[PATCH 6.1 1/2] io_uring/io-wq: do not allow pinning outside of cpuset

From: Felix Moessbauer
Date: Wed Sep 11 2024 - 12:24:00 EST


commit 0997aa5497c714edbb349ca366d28bd550ba3408 upstream.

The io worker threads are userland threads that just never exit to the
userland. By that, they are also assigned to a cgroup (the group of the
creating task).

When changing the affinity of the io_wq thread via syscall, we must only
allow cpumasks within the limits defined by the cpuset controller of the
cgroup (if enabled).

Fixes: da64d6db3bd3 ("io_uring: One wqe per wq")
Signed-off-by: Felix Moessbauer <felix.moessbauer@xxxxxxxxxxx>
---
io_uring/io-wq.c | 25 +++++++++++++++++++------
1 file changed, 19 insertions(+), 6 deletions(-)

diff --git a/io_uring/io-wq.c b/io_uring/io-wq.c
index 139cd49b2c27..c74bcc8d2f06 100644
--- a/io_uring/io-wq.c
+++ b/io_uring/io-wq.c
@@ -13,6 +13,7 @@
#include <linux/slab.h>
#include <linux/rculist_nulls.h>
#include <linux/cpu.h>
+#include <linux/cpuset.h>
#include <linux/task_work.h>
#include <linux/audit.h>
#include <uapi/linux/io_uring.h>
@@ -1362,22 +1363,34 @@ static int io_wq_cpu_offline(unsigned int cpu, struct hlist_node *node)

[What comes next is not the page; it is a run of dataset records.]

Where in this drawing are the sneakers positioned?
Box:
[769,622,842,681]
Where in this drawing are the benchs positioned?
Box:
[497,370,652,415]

int io_wq_cpu_affinity(struct io_uring_task *tctx, cpumask_var_t mask)
{
+ cpumask_var_t allowed_mask;
+ int ret = 0;
int i;

if (!tctx || !tctx->io_wq)
return -EINVAL;

+ if (!alloc_cpumask_var(&allowed_mask, GFP_KERNEL))
+ return -ENOMEM;
+ cpuset_cpus_allowed(tctx->io_wq->task, allowed_mask);
+
rcu_read_lock();
for_each_node(i) {
struct io_wqe *wqe = tctx->io_wq->wqes[i];
-
- if (mask)
- cpumask_copy(wqe->cpu_mask, mask);
- else
- cpumask_copy(wqe->cpu_mask, cpumask_of_node(i));
+ if (mask) {
+ if (cpumask_subset(mask, allowed_mask))
+ cpumask_copy(wqe->cpu_mask, mask);
+ else
+ ret = -EINVAL;
+ } else {
+ if (!cpumask_and(wqe->cpu_mask, cpumask_of_node(i), allowed_mask))
+ cpumask_copy(wqe->cpu_mask, allowed_mask);
+ }
}
rcu_read_unlock();
- return 0;
+
+ free_cpumask_var(allowed_mask);
+ return ret;
}

/*
--
2.39.2